**REQUEST A**
Show each line of the records that contains the string "windshield".

**GIVEN TEXT**
——————————

And I myself was a product of that post-war generation, which, in response to the rubble left behind by our parents, turned our backs on politics. Then, when I moved to London, I was suddenly confronted with Germany’s past and was forced to think about the historical context.

As a teacher myself, I wanted to introduce my students to the history of design ideas. Then I discovered that subjects such as the History of Art or the History of Design were not taught at the Bauhaus or in Ulm.

Both institutions were uninterested in history because they regarded themselves as the end of history and regarded the past as a burden to be discarded. They could not imagine that they would only represent a single episode in the history of culture. In fact, their attitude was tantamount to ideological arrogance.

(4) The pioneers after 1945

In the immediate post-war period, design was largely influenced by the pioneers of the 1920s who had trained at the Bauhaus, who were associated with it or were advocates of its approach to design. They gradually grew into their roles as teachers and fought for professional recognition.

It was a period when a commission to design an egg cup was of great significance. Glass, china and lamps dominated magazines and books. These were objects of every-day life which could be manufactured and sold without needing great investment and which were among the key tasks entrusted to designers. Today we call these products Geschmacksgüter, products which are fashion-led and whose success is highly dependent upon subjective tastes. It was in this area that designers, or Formgestalter as they called themselves at that time, primarily worked.

——————————

**REQUEST B**
Rewrite the passage on design history starting at "As a teacher" and ending at "Bauhaus or in Ulm.", with "teacher" changed to "lecturer".

[Data entries]

——————————

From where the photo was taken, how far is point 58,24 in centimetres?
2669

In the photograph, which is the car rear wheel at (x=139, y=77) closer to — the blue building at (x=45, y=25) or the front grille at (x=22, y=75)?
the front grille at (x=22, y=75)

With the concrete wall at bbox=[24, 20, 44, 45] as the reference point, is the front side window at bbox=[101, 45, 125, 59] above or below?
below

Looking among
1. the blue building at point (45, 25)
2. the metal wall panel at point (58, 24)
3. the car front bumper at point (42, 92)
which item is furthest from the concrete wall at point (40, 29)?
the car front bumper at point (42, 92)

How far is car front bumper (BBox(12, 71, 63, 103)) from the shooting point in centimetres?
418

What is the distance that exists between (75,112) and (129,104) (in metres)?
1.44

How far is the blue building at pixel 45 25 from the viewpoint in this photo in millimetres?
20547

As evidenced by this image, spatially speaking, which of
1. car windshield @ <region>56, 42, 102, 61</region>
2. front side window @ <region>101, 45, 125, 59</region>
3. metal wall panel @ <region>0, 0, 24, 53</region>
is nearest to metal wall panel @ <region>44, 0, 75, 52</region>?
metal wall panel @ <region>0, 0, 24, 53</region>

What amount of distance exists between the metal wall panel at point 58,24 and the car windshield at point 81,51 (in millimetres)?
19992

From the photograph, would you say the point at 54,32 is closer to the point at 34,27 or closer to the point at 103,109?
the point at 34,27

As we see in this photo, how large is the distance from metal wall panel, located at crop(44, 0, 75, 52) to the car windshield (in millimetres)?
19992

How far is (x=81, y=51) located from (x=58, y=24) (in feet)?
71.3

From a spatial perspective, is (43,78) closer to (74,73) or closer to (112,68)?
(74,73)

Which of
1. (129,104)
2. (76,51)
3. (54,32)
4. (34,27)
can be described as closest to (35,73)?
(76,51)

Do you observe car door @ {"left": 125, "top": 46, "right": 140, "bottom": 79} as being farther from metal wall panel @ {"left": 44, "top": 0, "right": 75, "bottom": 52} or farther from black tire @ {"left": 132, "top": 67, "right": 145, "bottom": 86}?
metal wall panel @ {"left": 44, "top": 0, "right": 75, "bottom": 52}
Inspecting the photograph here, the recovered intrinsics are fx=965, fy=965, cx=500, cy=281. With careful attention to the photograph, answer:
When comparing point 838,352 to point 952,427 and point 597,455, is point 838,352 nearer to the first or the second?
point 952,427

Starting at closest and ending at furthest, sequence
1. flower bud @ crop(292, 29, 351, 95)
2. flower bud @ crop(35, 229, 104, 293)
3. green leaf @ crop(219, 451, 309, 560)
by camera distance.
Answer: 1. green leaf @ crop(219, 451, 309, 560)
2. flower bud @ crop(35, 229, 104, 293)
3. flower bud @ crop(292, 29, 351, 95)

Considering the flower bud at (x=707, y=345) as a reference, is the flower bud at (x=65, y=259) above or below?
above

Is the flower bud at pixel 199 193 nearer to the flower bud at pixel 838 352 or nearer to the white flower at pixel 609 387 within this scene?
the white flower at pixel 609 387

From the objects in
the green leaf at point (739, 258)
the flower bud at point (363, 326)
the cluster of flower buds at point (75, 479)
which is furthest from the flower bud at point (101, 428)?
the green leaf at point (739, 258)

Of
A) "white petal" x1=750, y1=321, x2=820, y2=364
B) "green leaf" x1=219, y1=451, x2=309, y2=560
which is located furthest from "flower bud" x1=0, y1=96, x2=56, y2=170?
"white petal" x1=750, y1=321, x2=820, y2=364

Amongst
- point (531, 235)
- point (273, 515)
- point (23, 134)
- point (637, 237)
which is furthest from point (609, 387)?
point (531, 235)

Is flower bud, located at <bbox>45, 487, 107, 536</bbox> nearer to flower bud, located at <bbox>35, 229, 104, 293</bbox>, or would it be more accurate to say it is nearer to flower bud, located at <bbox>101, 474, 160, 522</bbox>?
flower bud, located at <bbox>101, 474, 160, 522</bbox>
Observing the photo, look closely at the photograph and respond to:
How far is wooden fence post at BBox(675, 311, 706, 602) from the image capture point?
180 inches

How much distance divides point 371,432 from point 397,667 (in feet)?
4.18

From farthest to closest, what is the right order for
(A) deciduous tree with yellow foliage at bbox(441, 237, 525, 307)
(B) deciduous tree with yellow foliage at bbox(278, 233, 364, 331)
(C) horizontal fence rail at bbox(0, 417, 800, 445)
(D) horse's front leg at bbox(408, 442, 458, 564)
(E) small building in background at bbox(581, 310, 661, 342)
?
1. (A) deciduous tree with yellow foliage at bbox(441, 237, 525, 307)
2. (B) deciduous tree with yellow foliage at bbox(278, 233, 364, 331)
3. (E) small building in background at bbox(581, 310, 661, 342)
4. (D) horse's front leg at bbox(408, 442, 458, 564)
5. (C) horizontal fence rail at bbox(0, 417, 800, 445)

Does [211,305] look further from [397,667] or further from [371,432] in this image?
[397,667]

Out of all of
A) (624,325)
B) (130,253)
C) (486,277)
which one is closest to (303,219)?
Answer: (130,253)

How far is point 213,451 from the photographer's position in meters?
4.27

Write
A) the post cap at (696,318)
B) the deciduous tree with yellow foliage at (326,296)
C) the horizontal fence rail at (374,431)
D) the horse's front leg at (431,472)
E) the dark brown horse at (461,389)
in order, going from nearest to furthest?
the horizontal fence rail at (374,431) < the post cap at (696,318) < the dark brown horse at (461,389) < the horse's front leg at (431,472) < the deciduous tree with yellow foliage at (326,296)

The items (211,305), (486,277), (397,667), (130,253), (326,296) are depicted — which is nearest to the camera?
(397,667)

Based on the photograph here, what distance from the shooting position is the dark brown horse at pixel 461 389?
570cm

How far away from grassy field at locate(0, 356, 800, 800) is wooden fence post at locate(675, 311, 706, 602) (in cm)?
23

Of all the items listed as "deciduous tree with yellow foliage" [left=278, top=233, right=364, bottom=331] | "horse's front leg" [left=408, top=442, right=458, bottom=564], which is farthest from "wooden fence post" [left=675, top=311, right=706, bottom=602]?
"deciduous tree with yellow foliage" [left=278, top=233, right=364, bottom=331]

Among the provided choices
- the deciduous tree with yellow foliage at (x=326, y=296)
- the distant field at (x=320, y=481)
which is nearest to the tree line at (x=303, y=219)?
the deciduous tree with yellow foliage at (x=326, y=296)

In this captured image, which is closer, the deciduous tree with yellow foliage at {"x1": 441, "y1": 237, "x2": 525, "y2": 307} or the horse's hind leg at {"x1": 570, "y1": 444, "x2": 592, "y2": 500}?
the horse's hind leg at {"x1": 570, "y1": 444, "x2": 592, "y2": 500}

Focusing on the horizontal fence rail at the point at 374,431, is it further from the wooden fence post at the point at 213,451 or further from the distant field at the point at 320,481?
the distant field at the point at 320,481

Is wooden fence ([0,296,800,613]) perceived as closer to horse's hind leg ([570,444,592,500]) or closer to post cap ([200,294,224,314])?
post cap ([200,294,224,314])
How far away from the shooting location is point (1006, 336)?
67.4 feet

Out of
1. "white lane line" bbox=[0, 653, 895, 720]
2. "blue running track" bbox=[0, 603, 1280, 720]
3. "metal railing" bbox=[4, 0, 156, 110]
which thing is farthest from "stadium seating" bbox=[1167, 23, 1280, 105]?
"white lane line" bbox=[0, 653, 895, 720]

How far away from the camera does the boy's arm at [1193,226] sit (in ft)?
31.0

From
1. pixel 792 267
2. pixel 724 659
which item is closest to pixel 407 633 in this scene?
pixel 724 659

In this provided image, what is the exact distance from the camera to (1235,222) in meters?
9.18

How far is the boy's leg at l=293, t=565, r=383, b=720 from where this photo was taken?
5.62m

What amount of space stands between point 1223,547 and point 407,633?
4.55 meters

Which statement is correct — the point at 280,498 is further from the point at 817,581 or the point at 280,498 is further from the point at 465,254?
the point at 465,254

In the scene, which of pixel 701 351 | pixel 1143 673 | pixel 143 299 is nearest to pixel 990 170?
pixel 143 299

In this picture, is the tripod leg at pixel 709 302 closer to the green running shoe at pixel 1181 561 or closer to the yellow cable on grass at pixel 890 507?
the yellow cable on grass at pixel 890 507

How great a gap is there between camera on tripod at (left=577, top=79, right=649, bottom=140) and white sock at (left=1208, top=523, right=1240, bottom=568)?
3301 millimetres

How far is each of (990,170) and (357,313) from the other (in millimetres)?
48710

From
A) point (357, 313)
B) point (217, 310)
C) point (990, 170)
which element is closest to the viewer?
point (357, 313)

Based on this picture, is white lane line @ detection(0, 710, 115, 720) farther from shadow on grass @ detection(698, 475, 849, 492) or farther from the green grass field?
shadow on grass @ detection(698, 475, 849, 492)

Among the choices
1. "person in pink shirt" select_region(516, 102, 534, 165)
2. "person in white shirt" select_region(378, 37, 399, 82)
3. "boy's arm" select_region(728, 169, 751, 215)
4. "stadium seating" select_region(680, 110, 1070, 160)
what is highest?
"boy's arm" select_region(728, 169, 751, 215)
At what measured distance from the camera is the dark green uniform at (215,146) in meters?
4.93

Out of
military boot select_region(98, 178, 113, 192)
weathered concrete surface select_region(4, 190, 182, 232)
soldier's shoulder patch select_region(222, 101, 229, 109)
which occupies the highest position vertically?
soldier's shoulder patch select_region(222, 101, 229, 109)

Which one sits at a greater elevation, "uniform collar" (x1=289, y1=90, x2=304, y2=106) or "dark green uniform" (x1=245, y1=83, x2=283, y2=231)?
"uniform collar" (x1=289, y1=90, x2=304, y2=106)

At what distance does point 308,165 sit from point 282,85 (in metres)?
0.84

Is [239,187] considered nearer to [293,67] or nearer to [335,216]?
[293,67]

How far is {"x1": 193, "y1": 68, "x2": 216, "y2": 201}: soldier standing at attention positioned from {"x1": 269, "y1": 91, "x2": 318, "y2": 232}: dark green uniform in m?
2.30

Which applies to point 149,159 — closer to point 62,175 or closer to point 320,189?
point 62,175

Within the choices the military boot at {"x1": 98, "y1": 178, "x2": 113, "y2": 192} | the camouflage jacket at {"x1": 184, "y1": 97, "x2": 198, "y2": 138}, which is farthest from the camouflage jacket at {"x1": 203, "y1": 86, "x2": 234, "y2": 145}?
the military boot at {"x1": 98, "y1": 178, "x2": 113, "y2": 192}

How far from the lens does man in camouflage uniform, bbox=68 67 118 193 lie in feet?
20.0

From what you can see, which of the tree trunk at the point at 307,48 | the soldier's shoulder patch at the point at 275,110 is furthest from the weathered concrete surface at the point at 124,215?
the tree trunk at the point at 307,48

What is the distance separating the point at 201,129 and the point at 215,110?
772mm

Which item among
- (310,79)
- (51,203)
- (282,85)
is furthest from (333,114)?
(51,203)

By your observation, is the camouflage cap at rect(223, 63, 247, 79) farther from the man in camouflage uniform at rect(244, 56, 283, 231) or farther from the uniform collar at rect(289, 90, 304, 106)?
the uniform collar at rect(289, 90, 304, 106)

——————————

**WORKED SOLUTION A**
1. car windshield @ <region>56, 42, 102, 61</region>
What amount of distance exists between the metal wall panel at point 58,24 and the car windshield at point 81,51 (in millimetres)?
As we see in this photo, how large is the distance from metal wall panel, located at crop(44, 0, 75, 52) to the car windshield (in millimetres)?

**WORKED SOLUTION B**
As a lecturer myself, I wanted to introduce my students to the history of design ideas. Then I discovered that subjects such as the History of Art or the History of Design were not taught at the Bauhaus or in Ulm.